* **Quoted passage**:
#####

Attendance: Dr. Lenwood Heath, Dr. Ruth Grene, Dr. John Paul Vergara, John Archie

In this meeting we primarily discussed two papers on identifying regulatory elements in genes's upstream regions. (Both papers are linked to in the papers section.)

• Rombauts S, Florquin K, Lescot M, Marchal K, Rouze P, Van De Peer Y.
  Computational Approaches to Identify Promoters and cis-Regulatory Elements in Plant Genomes.
  Plant Physiol. 2003 Jul;132(3):1162-76.

• Helden JV, Andre B, Collado-Vides J.
  Extracting Regulatory Sites from the Upstream Region of Yeast Genes by Computational Analysis of Oligonucleotide Frequencies.
  J Mol Biol. 1998 Sep 4;281(5):827-42.

The accuracy of promoter detection can be improved by looking for promoters within a specific context.

• The sequence of base pairs determines the chemical properties of the DNA molecule which, in turn, effects the shape of the molecule. The shape of the DNA molecule may not allow for regulatory enzymes to bind to the DNA.
• We can classify regions of DNA by counting di- and tri-nucleotide sequences with known chemical properties.
• Histones are also thought to play a role in gene regulation.
• CpG islands are often methylated suppressing the transcription of a gene.
• CpG islands are more susceptible to mutation than typical DNA. So, by their existence, we can assume that they play a biological role.

There are two approaches to identify regulatory elements.

• If we do not know the regulatory element, we can use analogous genes (or other sets of genes that we think are controlled by identical regulatory elements) and perform alignments on their upstream regions. Sequences that are similar might be involved in gene regulation.
• If we know the motif of the regulatory element, we can simply search for the pattern in the DNA sequence.

Another approach to find biologically significant sequences is to count the number of every possible k-mer. k-mers that are found frequently are probably biologically significant by their presence, and k-mers that are not found are probably significant by their absence. The paper by Helden et. al. did this sort of analysis with yeast.

Papers on yeast are of interest to Dr. Grene, as yeast (a fungi) has many characteristics in common with plants.

Dr. Grene was interested in specific software packages, so we will research several and report our findings in the next meeting.

#####

* **Entries provided**:

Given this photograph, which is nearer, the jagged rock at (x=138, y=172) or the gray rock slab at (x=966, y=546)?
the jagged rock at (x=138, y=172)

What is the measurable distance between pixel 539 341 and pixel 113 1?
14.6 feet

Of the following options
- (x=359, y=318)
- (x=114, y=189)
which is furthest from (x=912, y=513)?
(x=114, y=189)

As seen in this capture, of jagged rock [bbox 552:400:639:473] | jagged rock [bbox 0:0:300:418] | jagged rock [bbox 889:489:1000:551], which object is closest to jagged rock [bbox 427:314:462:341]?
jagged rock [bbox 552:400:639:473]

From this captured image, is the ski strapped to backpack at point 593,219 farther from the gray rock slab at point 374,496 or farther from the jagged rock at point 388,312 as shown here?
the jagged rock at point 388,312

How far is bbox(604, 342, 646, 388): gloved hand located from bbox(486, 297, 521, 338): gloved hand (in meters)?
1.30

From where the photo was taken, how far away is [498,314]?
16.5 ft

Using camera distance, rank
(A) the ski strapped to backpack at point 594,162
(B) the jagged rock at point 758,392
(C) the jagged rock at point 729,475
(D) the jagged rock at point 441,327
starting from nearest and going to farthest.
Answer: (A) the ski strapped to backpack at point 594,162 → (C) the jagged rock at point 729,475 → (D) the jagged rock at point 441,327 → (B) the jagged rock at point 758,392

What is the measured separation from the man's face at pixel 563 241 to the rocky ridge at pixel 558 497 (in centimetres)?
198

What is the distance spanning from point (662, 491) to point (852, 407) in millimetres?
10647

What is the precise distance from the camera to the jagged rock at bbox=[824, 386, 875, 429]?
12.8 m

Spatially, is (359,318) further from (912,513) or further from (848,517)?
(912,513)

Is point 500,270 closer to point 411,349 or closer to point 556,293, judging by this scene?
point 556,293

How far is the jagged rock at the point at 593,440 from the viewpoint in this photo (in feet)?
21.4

#####

* **Activity 1**:
In the meeting notes, why are papers on yeast of interest to Dr. Grene?
* **Activity 2**:
Rewrite the part of the meeting notes starting at "Plant Physiol. 2003" and ending at "1998 Sep 4;281(5):827-42.", replacing "Yeast" with "Plant".

* **Response area 1**:
Yeast has many characteristics in common with plants.

* **Response area 2**:
Plant Physiol. 2003 Jul;132(3):1162-76.

• Helden JV, Andre B, Collado-Vides J.
  Extracting Regulatory Sites from the Upstream Region of Plant Genes by Computational Analysis of Oligonucleotide Frequencies.
  J Mol Biol. 1998 Sep 4;281(5):827-42.